Redis decode_responses rq incompatibility

SchrosCat2013 commented 1 year ago

Redash is setting the flag decode_responses for its Redis connection. This is incompatible with the rq library - https://github.com/rq/rq/issues/1188.

We are having some issues, and I suspect this might be the underlying cause. Primarily:

scheduled queries look like they're being executed multiple times
occasionally a query gets stuck. The job running the query disappears but the Redis entry remains, consuming a space in the query pool.

The second issue eventually consumes the entire query pool and prevents any query from running. When this happens, we have to manually flush the Redis cache.

We are running Redash v10.1.0 from the redash/redash:10.1.0.b50633 docker image.

We found https://github.com/getredash/redash/issues/5801, which looks like the same issue we are having. We have upgraded rq to 1.10.1 and rq-scheduler to 0.10.0 in our environment. This does seem to have alleviated the stuck queries issue. It doesn't seem to have changed the scheduled queries multiple executions. However, we are now seeing the error UnicodeDecodeError: 'utf-8' codec can't decode byte 0x9c in position 1: invalid start byte repeated throughout the logs. The stack trace here matches the linked issue in the rq library. I am not sure if upgrading rq caused these errors - I more suspect that upgrading rq has improved the error logging and is surfacing an existing issue.

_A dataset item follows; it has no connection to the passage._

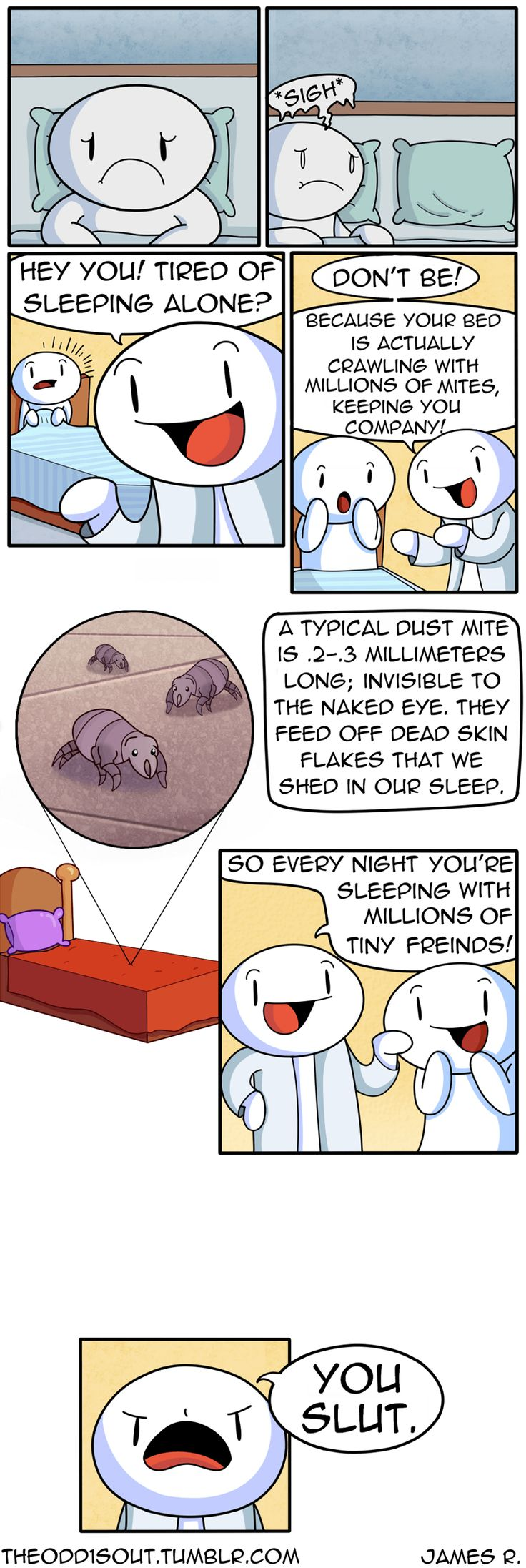 Dust Mites Are Your Friends :)
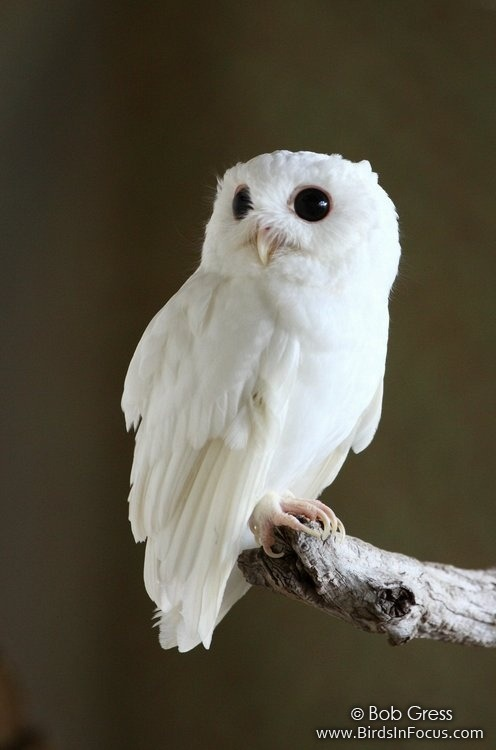 earth-song:  Cotton, the albino Eastern Screech Owl (Megascops asio)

justinclift commented 1 year ago

Thanks, that looks like an important bug to investigate / fix. :smile:

justinclift commented 1 year ago

Our latest development code is using rq 1.5.0 and rq-scheduler 0.10.0, which both seem fairly old now.: https://github.com/getredash/redash/blob/c2e7df098dc267f35a2122c6cbab8ffb96feec21/requirements.txt#L47-L48

Latest versions are currently:

rq 1.15.1: https://pypi.org/project/rq/
rq-scheduler 0.13.1 : https://pypi.org/project/rq-scheduler/

We should be able to bump them up to much newer, and hopefully also adjust the connection options without too much hassle.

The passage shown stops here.